Playing in its first major bowl in 30 years, Clemson lost 70-33. The Tigers gave up 49 points in the first half. West Virginia's 70 points smashed bowl records. It was an embarrassing loss.

"But this one – this one was a monumental fail, even by Clemson’s standards," Dinnich wrote. Clemson, it would appear, is just not allowed to have nice things. Time to reflect, review and then forget the 2011 season's nightmarish finish. 

In 2012, Clemson started off 3-0 before losing to No. 4 Florida State 49-37. The defense's reputation took another hit, but it would recover. Clemson went on a seven-game winning streak. With a 10-1 record, the No. 12 Tigers hosted its rival game against the No. 13 South Carolina Gamecocks. Clemson hadn't beaten South Carolina since 2008. That streak would continue. Clemson lost 27-17. 

The Tigers received a Chick-fil-A Bowl berth to play the SEC's LSU Tigers. LSU was favored by six points. The unthinkable happened. Clemson's defense showed up—LSU quarterback Zach Mettenberger was sacked six times and intercepted once. Clemson didn't choke in the waning seconds of the game.
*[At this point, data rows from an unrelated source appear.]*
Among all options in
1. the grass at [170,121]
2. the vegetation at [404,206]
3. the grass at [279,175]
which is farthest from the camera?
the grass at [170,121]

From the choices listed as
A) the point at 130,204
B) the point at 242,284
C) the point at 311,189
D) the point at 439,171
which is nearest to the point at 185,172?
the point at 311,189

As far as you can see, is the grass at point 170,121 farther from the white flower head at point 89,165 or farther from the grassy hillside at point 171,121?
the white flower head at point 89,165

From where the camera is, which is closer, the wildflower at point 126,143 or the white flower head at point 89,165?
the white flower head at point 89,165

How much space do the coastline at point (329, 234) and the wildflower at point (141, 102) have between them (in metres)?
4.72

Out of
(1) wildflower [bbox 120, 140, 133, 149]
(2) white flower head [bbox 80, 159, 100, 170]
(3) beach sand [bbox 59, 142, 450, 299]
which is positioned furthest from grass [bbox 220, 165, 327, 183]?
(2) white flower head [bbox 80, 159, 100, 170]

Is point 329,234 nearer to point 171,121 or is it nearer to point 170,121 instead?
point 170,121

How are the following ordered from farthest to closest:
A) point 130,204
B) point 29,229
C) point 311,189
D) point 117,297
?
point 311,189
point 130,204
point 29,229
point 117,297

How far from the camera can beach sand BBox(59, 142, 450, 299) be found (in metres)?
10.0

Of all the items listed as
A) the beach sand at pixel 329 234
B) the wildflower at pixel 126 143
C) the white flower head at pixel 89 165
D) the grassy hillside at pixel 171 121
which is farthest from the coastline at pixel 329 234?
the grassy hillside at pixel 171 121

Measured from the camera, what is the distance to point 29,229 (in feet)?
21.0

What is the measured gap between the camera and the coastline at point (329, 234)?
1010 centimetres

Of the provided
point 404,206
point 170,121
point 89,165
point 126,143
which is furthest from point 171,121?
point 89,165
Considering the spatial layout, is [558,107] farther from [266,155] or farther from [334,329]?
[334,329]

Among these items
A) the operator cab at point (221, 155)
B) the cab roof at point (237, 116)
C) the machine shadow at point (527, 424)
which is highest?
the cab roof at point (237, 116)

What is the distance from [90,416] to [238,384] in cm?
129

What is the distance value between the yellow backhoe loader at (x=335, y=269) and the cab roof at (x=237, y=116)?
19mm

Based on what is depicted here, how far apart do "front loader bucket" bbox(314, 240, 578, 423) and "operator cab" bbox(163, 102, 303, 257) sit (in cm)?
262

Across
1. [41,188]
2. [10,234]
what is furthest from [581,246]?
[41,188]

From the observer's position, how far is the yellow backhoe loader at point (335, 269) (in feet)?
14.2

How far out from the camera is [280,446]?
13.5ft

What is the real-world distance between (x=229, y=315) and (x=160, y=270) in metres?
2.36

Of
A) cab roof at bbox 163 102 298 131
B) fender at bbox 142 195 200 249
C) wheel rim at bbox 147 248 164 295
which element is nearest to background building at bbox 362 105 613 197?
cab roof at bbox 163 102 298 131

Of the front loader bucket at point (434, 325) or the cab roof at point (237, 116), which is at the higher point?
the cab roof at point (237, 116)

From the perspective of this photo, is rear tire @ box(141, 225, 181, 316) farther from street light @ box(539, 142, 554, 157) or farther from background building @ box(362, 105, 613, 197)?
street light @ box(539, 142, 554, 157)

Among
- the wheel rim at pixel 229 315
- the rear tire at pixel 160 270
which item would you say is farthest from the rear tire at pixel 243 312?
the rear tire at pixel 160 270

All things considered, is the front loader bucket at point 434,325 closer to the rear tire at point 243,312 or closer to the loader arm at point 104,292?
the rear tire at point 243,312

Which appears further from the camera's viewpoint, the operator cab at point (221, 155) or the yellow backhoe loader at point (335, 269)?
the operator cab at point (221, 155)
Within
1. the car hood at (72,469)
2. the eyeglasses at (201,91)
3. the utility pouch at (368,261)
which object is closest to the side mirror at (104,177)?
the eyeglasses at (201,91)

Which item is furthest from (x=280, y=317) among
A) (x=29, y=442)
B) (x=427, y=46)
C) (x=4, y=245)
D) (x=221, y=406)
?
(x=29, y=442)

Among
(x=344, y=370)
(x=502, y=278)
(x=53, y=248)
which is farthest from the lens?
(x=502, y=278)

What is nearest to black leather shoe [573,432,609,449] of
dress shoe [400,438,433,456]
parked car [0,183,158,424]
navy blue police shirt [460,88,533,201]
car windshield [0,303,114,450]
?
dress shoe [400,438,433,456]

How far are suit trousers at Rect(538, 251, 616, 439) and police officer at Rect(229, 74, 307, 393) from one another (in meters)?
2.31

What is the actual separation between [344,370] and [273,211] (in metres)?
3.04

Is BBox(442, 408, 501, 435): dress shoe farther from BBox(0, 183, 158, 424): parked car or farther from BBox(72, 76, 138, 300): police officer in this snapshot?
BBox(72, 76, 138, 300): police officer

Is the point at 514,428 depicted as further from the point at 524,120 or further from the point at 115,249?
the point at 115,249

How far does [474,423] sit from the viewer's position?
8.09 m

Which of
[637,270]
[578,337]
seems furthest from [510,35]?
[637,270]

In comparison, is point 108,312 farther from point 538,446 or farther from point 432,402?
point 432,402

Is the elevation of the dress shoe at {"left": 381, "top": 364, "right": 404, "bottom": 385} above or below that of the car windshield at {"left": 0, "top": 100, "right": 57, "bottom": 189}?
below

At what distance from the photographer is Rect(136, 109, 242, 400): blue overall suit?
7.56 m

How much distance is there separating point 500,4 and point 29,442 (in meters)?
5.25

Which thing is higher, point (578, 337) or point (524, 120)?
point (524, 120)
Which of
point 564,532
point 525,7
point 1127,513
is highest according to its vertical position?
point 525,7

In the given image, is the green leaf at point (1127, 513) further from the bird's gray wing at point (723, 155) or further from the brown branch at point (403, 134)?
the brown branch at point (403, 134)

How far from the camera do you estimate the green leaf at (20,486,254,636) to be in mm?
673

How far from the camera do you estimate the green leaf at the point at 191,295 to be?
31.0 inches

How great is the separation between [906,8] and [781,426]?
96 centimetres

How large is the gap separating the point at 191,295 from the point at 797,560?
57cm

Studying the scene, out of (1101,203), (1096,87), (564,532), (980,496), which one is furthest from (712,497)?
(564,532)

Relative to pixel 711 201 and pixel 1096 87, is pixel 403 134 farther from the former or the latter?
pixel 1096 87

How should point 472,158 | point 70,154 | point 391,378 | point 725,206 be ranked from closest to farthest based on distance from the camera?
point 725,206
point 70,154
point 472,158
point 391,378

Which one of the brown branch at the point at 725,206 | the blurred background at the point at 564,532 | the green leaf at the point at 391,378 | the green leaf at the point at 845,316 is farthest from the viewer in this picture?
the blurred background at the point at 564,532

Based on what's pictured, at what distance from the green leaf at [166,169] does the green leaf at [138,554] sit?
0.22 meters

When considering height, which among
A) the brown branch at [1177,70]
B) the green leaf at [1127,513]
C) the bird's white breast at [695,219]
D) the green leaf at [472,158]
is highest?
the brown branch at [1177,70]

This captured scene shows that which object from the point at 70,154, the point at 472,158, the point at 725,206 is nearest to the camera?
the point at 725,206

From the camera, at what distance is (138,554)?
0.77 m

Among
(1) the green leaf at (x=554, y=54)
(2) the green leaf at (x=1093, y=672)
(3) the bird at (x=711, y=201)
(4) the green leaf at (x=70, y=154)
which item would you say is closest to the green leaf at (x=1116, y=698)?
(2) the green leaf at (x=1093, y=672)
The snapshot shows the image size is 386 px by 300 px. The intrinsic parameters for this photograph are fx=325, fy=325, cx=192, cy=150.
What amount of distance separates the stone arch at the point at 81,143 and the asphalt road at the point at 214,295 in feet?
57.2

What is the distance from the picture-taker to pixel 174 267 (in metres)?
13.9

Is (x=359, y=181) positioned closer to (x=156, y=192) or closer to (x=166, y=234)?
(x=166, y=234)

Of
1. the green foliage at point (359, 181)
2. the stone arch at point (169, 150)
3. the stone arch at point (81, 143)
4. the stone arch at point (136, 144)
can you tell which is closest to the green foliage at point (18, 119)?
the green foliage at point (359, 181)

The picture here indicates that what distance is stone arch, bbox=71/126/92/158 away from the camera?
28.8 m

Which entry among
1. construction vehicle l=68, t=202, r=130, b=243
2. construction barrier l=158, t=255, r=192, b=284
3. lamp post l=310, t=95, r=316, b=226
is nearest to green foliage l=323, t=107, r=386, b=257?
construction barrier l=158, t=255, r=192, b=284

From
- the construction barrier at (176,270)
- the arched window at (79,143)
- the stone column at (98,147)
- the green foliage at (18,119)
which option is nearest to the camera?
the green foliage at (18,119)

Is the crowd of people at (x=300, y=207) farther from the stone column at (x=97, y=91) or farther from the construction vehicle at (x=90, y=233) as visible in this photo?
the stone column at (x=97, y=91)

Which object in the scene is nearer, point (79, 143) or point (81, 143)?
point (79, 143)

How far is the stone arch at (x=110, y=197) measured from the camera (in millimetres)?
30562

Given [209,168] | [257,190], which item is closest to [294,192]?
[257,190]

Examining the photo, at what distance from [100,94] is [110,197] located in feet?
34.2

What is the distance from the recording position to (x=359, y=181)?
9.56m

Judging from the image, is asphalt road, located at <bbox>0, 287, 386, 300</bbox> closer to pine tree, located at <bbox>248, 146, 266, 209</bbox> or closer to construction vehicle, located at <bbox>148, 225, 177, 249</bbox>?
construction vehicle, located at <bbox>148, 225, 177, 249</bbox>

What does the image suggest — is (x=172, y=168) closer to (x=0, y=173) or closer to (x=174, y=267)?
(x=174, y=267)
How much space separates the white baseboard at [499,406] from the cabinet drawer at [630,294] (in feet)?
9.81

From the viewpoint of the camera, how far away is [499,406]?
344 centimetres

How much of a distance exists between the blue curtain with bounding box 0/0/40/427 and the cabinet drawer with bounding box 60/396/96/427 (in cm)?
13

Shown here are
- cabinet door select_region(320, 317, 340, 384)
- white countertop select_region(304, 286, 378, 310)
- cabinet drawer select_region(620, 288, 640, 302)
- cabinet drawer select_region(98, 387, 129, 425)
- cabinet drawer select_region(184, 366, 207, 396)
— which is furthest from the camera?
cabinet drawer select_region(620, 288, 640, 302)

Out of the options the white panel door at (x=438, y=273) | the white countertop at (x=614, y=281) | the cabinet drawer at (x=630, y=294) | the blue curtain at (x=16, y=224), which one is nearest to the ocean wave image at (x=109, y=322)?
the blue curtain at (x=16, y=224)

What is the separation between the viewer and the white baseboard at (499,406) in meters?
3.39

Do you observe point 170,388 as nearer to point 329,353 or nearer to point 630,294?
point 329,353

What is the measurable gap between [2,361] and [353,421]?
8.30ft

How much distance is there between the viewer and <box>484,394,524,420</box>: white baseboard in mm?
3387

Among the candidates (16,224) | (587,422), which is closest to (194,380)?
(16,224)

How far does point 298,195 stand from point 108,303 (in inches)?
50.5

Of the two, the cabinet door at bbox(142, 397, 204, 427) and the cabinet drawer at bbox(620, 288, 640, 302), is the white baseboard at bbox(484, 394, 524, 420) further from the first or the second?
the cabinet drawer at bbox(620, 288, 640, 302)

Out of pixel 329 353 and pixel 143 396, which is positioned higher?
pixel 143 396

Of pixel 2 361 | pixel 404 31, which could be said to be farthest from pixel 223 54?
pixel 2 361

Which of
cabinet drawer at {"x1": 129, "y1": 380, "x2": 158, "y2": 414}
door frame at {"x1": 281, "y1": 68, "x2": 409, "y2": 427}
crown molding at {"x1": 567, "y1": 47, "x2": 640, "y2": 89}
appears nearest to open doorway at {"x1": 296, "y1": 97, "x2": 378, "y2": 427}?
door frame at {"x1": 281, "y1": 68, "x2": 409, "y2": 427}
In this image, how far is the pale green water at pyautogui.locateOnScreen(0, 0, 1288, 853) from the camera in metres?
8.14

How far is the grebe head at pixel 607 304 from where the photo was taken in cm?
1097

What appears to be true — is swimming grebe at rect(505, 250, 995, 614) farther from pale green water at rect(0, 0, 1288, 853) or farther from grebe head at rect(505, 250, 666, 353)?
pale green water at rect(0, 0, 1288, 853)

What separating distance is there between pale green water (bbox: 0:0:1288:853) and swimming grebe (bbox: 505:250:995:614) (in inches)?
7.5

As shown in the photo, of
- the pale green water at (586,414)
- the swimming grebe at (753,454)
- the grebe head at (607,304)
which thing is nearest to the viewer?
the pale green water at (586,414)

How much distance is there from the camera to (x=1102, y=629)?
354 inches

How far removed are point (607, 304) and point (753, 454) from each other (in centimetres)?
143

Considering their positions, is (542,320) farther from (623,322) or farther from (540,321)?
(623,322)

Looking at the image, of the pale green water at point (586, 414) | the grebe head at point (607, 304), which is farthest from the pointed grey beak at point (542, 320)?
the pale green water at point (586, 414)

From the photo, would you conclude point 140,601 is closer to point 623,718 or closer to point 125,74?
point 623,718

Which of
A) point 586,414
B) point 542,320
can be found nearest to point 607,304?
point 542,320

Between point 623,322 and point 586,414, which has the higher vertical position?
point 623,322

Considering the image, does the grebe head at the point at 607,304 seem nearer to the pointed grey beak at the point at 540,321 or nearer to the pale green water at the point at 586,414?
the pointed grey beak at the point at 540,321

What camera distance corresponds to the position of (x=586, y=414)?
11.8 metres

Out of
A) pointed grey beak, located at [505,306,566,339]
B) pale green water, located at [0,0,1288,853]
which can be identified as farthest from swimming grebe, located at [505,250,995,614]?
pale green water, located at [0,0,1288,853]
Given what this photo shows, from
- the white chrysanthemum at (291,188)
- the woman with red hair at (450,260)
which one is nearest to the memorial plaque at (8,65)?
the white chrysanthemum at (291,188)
Placekicker Chandler Catanzaro had missed a PAT earlier in the game, but he was asked to make the game-winning 37-yard field goal with a few ticks left on the clock. it looked like another Clemson fail in the making. As the ball sailed between the uprights, the clock read 00:00. Clemson beat No. 9 LSU 25-24.

The anchor had been jettisoned. And Dabo Swinney won us over. 

This year, Clemson returns six starters on offense and six on defense. Boyd is a Heisman contender. He doesn't have ACC first-team tight end Brandon Ford for a target, but he does get back speedster Sammy Watkins. Five of the defense's front seven return. The season looks promising. As it usually does. 

The Tigers have a doable schedule. The sailing looks smooth as long as Clemson's anchor doesn't drag it down.

Conference games on the road are at North Carolina State, Syracuse, Maryland and Virginia. Clemson avoided drawing Miami and Virginia Tech from the Coastal Division, and it gets Florida State at home on October 19. It also has two FCS teams—South Carolina State and The Citadel—on its schedule. 

Kent State had originally been scheduled, but when the league agreed to go to a nine-game conference slate, Kent State was dropped. The league eventually went back to an eight-game schedule when its agreement with Notre Dame was finalized. Kent State moved on, so Clemson added a second FCS team, according to  

Its two toughest opponents may be the bookended SEC teams. Clemson opens this season with Georgia and closes out the regular season at South Carolina. A victory over Georgia would stun SEC fans. It would probably stun Clemson fans.

Beating the surging South Carolina Gamecocks would bring Clemson more respect in the state of South Carolina. Ending its four-year rivalry-game drought and finishing the regular season with a win—the last time that happened was in 2008—would give Clemson confidence going into the postseason. 

Going 10-2 will not be enough, especially if its two losses are to Georgia and South Carolina. Split the two games, and it might be good enough to be in the BCS title game conversation, especially if that victory comes at the end of the season.

Trading in its anchor for a crystal football would make everything right. 

2013 may be the year Clemson finally gets some nice things.